EXERCISE OBJECTIVE - Retype the part of the records that begins with the line containing "In the photograph presented" and ends with the line containing "31.0 metres", keeping every character unchanged.

[Scene-based spatial questions]
·····

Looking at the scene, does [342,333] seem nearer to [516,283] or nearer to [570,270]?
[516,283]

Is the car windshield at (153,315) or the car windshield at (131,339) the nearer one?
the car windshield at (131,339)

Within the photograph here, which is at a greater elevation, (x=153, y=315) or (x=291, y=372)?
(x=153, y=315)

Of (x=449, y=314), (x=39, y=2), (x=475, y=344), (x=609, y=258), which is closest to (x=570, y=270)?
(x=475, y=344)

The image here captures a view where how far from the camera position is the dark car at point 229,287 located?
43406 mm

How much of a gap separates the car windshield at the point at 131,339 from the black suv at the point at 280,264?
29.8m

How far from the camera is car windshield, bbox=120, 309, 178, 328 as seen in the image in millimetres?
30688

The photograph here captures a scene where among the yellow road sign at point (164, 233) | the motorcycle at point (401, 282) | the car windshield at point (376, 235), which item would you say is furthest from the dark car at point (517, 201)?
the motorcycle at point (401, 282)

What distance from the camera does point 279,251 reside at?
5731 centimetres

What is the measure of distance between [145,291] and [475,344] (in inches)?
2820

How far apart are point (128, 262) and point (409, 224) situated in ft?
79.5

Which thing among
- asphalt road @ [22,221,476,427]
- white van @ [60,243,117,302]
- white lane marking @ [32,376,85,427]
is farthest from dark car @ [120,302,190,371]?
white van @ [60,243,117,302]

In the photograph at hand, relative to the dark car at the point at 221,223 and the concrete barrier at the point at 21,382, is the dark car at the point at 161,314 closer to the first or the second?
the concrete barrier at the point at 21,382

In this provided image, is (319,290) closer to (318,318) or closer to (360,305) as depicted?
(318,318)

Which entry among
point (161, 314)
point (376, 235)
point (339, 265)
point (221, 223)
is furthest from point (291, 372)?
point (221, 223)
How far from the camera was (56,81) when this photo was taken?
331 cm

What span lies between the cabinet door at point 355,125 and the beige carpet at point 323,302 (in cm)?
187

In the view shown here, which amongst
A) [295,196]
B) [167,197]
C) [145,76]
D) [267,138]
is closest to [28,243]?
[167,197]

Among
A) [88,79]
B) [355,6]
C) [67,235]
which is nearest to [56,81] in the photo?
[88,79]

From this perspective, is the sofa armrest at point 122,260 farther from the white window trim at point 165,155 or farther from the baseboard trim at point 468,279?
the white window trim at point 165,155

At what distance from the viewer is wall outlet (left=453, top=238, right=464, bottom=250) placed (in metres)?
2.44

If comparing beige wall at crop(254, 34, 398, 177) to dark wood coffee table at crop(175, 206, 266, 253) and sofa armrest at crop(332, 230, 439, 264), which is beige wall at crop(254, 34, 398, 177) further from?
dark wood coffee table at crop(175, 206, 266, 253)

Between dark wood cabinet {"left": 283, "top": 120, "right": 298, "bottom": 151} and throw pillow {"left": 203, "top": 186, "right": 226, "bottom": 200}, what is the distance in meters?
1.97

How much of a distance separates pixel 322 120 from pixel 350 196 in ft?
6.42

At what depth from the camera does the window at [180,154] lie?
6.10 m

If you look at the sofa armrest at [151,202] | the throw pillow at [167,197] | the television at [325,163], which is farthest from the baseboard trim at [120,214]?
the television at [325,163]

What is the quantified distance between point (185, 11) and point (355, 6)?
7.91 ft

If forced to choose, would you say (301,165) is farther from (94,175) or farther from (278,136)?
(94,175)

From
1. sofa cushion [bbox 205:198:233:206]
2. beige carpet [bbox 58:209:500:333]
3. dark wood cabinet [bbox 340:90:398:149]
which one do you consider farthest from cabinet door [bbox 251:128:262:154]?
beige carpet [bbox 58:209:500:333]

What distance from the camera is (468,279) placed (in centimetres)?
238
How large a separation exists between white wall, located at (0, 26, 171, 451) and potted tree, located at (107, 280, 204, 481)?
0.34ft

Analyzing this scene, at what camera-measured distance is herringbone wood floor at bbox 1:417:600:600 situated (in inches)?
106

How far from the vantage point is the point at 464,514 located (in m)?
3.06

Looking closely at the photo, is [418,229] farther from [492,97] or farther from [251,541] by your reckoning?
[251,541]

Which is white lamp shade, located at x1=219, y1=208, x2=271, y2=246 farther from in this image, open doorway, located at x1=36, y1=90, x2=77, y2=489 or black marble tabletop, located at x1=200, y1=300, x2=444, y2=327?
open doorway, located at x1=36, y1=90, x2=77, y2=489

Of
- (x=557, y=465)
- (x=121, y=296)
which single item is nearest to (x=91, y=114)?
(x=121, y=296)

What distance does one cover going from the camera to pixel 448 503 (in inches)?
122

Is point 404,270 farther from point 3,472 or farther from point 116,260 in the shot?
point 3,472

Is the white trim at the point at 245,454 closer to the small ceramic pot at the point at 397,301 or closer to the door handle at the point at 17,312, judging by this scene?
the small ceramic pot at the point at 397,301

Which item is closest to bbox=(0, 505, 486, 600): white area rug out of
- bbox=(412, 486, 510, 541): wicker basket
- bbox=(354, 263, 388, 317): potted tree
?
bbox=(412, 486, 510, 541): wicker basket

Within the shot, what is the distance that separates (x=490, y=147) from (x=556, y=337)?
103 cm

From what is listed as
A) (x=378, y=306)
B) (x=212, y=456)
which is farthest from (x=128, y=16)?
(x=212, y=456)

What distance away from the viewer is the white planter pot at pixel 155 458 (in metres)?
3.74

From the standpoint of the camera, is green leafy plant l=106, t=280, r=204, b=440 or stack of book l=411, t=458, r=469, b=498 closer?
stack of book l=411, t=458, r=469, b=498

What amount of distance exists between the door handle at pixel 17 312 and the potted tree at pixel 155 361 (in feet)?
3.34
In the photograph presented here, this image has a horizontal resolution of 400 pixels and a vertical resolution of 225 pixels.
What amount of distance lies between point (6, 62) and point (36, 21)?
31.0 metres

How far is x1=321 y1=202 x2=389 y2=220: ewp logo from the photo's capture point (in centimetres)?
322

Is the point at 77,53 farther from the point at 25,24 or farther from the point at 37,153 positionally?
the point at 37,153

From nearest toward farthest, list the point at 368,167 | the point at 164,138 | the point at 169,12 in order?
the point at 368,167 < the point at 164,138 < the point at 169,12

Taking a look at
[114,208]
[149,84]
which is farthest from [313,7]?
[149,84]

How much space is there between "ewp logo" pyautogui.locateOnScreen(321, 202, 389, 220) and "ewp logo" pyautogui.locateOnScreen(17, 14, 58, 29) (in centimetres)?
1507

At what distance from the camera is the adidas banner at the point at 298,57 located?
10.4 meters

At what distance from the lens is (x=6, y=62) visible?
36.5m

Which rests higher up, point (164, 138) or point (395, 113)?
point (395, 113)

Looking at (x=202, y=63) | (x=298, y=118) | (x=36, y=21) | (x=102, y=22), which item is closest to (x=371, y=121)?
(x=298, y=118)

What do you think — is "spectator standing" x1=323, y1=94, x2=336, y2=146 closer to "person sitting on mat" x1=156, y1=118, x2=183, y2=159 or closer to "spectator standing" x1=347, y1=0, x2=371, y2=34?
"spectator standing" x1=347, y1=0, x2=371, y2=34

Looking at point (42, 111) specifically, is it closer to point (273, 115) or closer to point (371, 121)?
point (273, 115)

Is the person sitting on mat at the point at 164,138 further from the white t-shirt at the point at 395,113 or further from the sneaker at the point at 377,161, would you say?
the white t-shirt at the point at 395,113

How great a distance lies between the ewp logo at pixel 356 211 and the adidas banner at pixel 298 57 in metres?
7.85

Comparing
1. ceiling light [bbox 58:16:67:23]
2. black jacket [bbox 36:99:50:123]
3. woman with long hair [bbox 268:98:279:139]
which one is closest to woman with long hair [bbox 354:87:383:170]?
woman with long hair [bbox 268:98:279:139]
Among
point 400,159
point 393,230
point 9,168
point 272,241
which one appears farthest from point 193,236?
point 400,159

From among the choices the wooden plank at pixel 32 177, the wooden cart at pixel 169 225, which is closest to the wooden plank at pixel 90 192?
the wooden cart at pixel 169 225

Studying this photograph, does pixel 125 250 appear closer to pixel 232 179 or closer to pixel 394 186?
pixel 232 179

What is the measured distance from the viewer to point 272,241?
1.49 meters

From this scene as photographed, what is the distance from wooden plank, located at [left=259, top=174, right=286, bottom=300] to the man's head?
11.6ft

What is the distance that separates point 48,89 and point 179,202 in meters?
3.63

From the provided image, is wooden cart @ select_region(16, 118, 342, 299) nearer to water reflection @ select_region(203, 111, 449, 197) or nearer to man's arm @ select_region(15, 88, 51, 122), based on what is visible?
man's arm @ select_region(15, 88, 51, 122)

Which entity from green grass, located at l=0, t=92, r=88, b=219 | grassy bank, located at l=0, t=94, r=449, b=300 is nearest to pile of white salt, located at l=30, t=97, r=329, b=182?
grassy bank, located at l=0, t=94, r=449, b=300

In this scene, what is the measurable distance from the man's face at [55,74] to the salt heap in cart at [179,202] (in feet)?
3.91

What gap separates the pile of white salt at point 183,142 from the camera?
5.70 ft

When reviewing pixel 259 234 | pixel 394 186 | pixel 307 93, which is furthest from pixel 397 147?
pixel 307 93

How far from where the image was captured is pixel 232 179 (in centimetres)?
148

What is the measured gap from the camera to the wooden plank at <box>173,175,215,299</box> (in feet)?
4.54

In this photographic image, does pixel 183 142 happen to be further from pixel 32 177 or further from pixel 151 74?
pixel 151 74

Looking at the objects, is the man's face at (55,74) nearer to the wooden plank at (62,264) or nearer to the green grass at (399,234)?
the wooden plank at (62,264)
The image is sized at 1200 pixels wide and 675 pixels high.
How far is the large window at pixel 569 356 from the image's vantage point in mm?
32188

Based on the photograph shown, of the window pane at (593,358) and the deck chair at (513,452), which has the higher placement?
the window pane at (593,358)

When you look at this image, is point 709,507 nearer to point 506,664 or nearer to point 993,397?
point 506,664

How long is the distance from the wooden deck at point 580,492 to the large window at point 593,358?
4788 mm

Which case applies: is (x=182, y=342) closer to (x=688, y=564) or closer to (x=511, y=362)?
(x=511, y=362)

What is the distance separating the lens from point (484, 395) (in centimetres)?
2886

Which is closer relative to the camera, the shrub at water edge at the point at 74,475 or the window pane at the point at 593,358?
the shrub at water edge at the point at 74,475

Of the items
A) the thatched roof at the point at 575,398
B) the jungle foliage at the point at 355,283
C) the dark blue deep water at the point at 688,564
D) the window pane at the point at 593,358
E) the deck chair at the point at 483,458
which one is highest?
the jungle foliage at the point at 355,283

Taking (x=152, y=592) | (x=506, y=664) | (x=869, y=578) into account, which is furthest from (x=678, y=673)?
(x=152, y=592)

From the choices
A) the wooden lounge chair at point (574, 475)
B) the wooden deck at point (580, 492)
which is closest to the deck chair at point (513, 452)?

·····

ANSWER TO THE PROBLEM -
In the photograph presented here, this image has a horizontal resolution of 400 pixels and a vertical resolution of 225 pixels.
What amount of distance lies between point (6, 62) and point (36, 21)?
31.0 metres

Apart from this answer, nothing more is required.